==== RAW DATA

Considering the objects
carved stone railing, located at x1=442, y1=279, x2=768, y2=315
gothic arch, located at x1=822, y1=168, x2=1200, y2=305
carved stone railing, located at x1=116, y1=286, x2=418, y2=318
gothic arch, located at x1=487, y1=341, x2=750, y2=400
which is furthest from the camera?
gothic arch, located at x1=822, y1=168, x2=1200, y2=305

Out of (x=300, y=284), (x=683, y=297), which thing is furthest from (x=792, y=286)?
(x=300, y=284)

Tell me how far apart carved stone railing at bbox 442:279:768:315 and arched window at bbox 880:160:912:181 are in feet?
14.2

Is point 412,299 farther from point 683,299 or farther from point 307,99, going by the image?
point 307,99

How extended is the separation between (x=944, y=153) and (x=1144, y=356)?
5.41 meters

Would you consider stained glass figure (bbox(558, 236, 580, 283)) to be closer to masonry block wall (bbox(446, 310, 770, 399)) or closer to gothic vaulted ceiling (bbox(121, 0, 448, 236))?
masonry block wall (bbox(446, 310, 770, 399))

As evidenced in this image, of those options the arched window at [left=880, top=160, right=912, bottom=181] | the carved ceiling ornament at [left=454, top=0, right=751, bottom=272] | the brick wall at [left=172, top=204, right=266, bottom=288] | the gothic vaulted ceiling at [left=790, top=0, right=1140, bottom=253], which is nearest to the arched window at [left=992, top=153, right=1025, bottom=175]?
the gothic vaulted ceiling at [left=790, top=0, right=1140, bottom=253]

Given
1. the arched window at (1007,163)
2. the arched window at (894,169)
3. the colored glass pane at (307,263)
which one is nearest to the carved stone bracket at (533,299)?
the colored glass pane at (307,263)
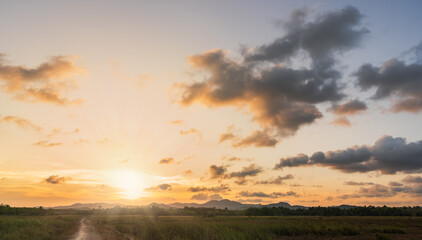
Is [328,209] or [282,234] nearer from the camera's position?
[282,234]

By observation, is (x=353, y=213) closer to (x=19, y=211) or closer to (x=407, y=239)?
(x=407, y=239)

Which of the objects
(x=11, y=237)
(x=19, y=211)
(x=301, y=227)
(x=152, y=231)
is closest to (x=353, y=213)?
(x=301, y=227)

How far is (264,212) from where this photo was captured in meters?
130

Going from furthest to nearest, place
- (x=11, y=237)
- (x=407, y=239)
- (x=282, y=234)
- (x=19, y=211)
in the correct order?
(x=19, y=211) → (x=282, y=234) → (x=11, y=237) → (x=407, y=239)

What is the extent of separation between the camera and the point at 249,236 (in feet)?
74.8

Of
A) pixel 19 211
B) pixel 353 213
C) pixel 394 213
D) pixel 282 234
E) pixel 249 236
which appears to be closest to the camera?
pixel 249 236

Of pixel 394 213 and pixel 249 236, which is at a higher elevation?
pixel 249 236

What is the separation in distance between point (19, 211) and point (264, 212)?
110 metres

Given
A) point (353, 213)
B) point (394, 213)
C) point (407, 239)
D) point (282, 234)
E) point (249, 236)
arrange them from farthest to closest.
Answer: point (353, 213)
point (394, 213)
point (282, 234)
point (407, 239)
point (249, 236)

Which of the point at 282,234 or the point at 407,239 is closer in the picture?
the point at 407,239

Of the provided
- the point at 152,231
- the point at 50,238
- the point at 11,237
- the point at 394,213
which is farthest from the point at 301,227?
the point at 394,213

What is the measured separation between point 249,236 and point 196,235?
511 centimetres

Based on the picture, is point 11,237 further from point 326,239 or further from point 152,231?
point 326,239

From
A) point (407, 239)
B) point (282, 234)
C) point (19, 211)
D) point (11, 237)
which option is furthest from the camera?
point (19, 211)
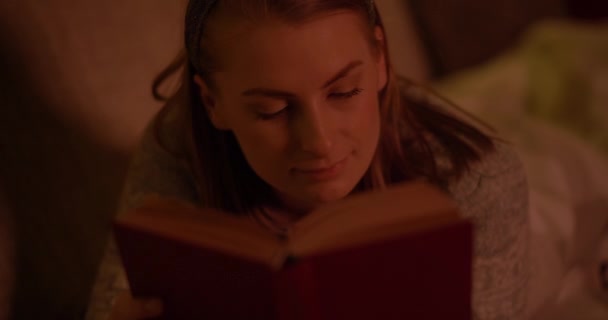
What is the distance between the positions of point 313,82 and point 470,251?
23 centimetres

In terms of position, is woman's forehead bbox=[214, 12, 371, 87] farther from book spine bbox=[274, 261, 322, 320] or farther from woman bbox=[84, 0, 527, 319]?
book spine bbox=[274, 261, 322, 320]

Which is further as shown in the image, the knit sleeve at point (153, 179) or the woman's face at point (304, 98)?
the knit sleeve at point (153, 179)

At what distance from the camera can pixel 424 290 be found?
18.8 inches

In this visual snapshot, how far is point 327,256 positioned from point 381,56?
0.34m

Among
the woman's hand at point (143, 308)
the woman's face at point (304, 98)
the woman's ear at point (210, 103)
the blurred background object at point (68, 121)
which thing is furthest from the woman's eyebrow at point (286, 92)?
the blurred background object at point (68, 121)

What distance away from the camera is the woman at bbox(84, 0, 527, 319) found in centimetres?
56

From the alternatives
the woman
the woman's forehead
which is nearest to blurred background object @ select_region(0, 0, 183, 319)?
the woman

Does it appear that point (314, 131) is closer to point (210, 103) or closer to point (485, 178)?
point (210, 103)

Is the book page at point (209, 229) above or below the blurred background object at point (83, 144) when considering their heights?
above

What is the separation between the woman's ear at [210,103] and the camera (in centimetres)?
68

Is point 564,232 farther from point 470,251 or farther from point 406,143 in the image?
point 470,251

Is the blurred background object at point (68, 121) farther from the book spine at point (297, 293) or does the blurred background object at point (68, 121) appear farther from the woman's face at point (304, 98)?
the book spine at point (297, 293)

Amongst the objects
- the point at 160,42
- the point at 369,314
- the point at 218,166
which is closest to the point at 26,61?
the point at 160,42

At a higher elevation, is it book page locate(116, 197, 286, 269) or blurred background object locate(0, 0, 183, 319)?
book page locate(116, 197, 286, 269)
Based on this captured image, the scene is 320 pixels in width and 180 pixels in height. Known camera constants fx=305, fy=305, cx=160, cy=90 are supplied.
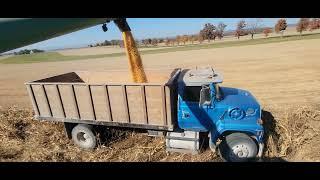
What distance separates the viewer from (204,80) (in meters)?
7.28

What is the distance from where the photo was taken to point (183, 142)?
7598 millimetres

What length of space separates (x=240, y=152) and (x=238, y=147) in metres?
0.14

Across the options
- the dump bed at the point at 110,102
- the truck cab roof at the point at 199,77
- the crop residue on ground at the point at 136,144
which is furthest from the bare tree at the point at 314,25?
the dump bed at the point at 110,102

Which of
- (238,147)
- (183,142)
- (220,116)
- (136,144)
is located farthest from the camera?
(136,144)

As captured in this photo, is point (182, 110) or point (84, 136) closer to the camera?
point (182, 110)

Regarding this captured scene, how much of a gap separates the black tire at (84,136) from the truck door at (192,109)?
8.71 ft

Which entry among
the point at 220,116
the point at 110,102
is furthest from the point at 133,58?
the point at 220,116

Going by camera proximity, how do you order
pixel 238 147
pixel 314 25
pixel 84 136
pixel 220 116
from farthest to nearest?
pixel 314 25, pixel 84 136, pixel 220 116, pixel 238 147

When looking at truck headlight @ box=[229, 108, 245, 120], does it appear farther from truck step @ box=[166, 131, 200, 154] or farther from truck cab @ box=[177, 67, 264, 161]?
truck step @ box=[166, 131, 200, 154]

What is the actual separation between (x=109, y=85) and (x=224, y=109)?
289 centimetres

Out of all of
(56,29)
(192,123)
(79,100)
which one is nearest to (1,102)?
(79,100)

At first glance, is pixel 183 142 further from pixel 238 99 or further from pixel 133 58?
pixel 133 58

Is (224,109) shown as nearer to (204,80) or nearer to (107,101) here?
(204,80)

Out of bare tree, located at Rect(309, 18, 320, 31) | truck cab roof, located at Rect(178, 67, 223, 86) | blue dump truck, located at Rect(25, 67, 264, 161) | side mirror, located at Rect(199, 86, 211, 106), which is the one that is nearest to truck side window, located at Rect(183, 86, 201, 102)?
blue dump truck, located at Rect(25, 67, 264, 161)
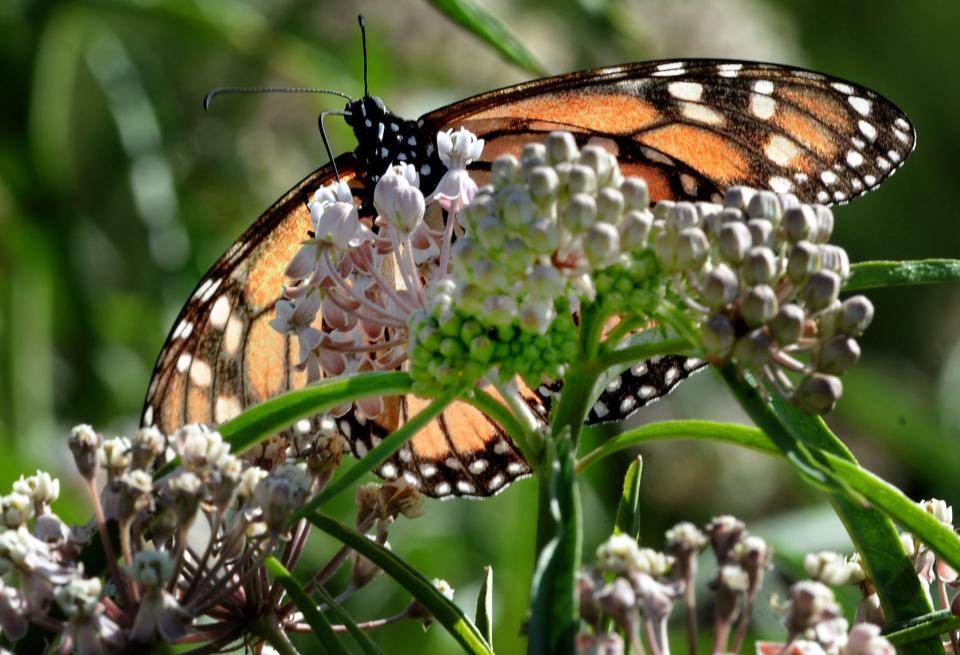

========

* PROBLEM TO SOLVE: List every line in the listing above that contains the string "knit", counting a line only when the letters match in case.

* TASK OUTPUT:
Which is further as shown in the image, the knit sleeve at point (153, 179) or the woman's face at point (304, 98)?
the knit sleeve at point (153, 179)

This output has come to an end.